First, there was a lot of positive energy--no pun intended--engendered primarily by the inventor types and CEOs (not surprising, I suppose, since they are the ones actually involved in creating things), as well as the sustainability officers who are always thinking about how to make their companies do more with less. Of course people were concerned about the future of clean energy given the lack of a multi-year commitment to supporting clean tech research and development and deployment from Washington. However, overwhelmingly, the participants were committed to making economic growth and environmental protection work together, and brought a can-do attitude to the table. This was a pleasant respite from life along the Northeast Corridor, where the dominant refrain is less "yes we can" and more "no you can't."
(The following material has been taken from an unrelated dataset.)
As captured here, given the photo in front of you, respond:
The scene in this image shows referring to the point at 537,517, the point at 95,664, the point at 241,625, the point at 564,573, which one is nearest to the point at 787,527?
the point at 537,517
The conference was also notable for its lack of focus on China. Of course China was discussed--my panel was on China, for example--but so were India, Germany, and Indonesia. Despite the ubiquity of media headlines such as "U.S. Retakes the Lead from China in Clean Energy Race," or "China First in Clean Energy," there was no hyping of the China threat or over-focus on competition with China. Rather China was discussed in the context of the country's on-the-ground reality: where are things working (e.g. deployment of clean energy technologies) and where are they not (e.g. ability to attract venture capital). This strikes me as healthy not just in the context of clean energy but also for the broader U.S.-China relationship. Too often China and the United States are viewed through the prism of the other, fostering competition where none need exist.
Tsinghua scholar Yan Xuetong, for example, describes the U.S.-China relationship as a zero sum game and a "race for global supremacy." He sees China's weakness--its soft power--through the strength of U.S. soft power and argues that the two countries are engaged in "a battle for people's hearts and minds" and that is what "will determine who eventually prevails." Yet the development of China's soft power is internal to China; it has nothing to do with the United States. Former Singapore Ambassador to the United Nations Kishore Mahbubani frequently underscores the perceived weakness of the United States in competition with China. In a recent piece for CNN, he commented, "Let me give you a very simple example. The most shocking thing I've learned recently for someone who lived in New York for 10 and a half years is that the Tappan Zee Bridge, which carries thousands of cars can only survive another 10 years. Isn't that shocking? In the meantime, while you can't hold up one bridge across one river, guess what, China is building the world's fastest trains and the world's best airports." While Mahbubani may simply be encouraging the United States to modernize its infrastructure, there is no need to frame the critique in the context of a competition with China.
The U.S.-China relationship has real issues it needs to confront and real cooperation is limited at best. Why add to the depressingly long list of concerns with manufactured challenges? Better to adopt the approach of the innovators, chief sustainability officers, and CEOs by focusing on developing real solutions to the real problems each country faces.